== EXTRAIT DE PAGE ==
.....
Ces casques ont majoritairement pour vocation de divertir puisque leur première utilité est le jeu vidéo, ou le cinéma (le monde du porn vit d’ailleurs une petite révolution avec la VR). Reste que pour le jeu vidéo, la réalité virtuelle peine encore à trouver son public. D’abord parce qu’on est assez loin d’un réalisme capable de tromper l’œil et le cerveau, mais le principal problème, c’est surtout le prix. Pour triper avec l’Oculus Rift, il faut débourser plus de 500 dollars. Pour le dernier petit bijou de HTC, comptez 999 dollars et un ordinateur suffisamment puissant pour faire tourner la bête.

«On assiste à un véritable boom en ce moment,  c’est un peu comme au début de l’informatique, les innovations s’enchaînent. Tous les six mois, il y a un nouveau casque et de nouvelles technologies qui arrivent sur le marché.»

Et puis, il faut bien regarder les choses en face : ces casques donnent atrocement l’air d’un imbécile heureux à quiconque ose les porter. Il suffit de regarder la face de Wade, le héros de Ready Player One pour s’en convaincre.
.....
== MATÉRIEL FOURNI ==
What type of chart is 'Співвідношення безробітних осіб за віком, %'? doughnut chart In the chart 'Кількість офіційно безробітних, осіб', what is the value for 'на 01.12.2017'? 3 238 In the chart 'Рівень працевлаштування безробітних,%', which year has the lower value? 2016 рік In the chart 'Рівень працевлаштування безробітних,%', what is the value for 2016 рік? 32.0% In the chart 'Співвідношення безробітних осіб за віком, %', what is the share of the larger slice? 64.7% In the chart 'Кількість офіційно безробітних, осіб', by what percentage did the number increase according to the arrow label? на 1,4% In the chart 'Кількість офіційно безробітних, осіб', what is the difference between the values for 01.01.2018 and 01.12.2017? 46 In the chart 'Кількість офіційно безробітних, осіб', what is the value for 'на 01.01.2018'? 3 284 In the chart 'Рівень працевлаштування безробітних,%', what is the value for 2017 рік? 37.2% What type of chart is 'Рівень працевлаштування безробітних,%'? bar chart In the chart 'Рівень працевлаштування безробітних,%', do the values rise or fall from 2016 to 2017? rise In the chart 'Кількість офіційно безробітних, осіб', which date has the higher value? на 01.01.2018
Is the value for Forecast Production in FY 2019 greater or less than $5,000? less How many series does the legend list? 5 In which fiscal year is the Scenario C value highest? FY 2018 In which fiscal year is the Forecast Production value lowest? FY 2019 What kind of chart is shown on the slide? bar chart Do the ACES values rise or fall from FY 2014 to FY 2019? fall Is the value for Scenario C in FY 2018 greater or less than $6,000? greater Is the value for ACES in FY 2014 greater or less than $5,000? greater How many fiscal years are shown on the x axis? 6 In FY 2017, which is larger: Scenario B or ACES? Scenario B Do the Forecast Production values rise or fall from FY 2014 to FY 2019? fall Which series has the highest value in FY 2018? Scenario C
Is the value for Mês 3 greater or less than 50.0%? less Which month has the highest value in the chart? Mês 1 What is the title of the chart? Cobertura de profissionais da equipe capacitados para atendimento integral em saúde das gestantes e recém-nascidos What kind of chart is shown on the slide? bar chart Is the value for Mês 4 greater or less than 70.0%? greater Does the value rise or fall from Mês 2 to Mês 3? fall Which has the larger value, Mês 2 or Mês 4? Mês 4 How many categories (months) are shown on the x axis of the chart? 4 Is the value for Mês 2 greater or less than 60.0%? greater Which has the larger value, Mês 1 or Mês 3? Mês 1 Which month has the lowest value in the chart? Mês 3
.....
== CONSIGNE 1 ==
Recopiez le passage de l'extrait sur les casques de réalité virtuelle qui commence aux mots « Et puis, il » et s'arrête après « pour s’en convaincre. ».
== CONSIGNE 2 ==
Rédigez la suite de l'extrait sur les casques de réalité virtuelle en reprenant après sa dernière phrase.

== RÉSULTAT ATTENDU 1 ==
Et puis, il faut bien regarder les choses en face : ces casques donnent atrocement l’air d’un imbécile heureux à quiconque ose les porter. Il suffit de regarder la face de Wade, le héros de Ready Player One pour s’en convaincre.

== RÉSULTAT ATTENDU 2 ==
Que l’on perde en street cred ou pas, la démocratisation de la VR s’en vient. Et plus vite qu’on ne le pense assure Laurent Ropers : « On assiste à un véritable boom en ce moment,  c’est un peu comme au début de l’informatique, les innovations s’enchaînent. Tous les six mois, il y a un nouveau casque et de nouvelles technologies qui arrivent sur le marché. » Dernière sortie en date : le petit frère de l’Oculus Rift, le Go, aujourd’hui en vente pour la somme déjà plus raisonnable de 200 dollars.

Selon LR, cette démocratisation devrait passer par les salles d’arcades VR. « Dans les années 80, le jeu vidéo s’est popularisé dans les salles d’arcades, ensuite il s’est installé chez les particuliers à côté de leur télé et sur leur ordinateur. Je pense qu’on va assister au même phénomène. Il suffit de regarder le nombre de salles de jeu qui s’ouvrent un peu partout. Une chose est sûre : la VR atteindra des millions d’utilisateurs dans quelques années ». Mark Zuckerberg, le grand gourou de Facebook,  vise même le palier symbolique du milliard d’utilisateurs d’ici quinze ans.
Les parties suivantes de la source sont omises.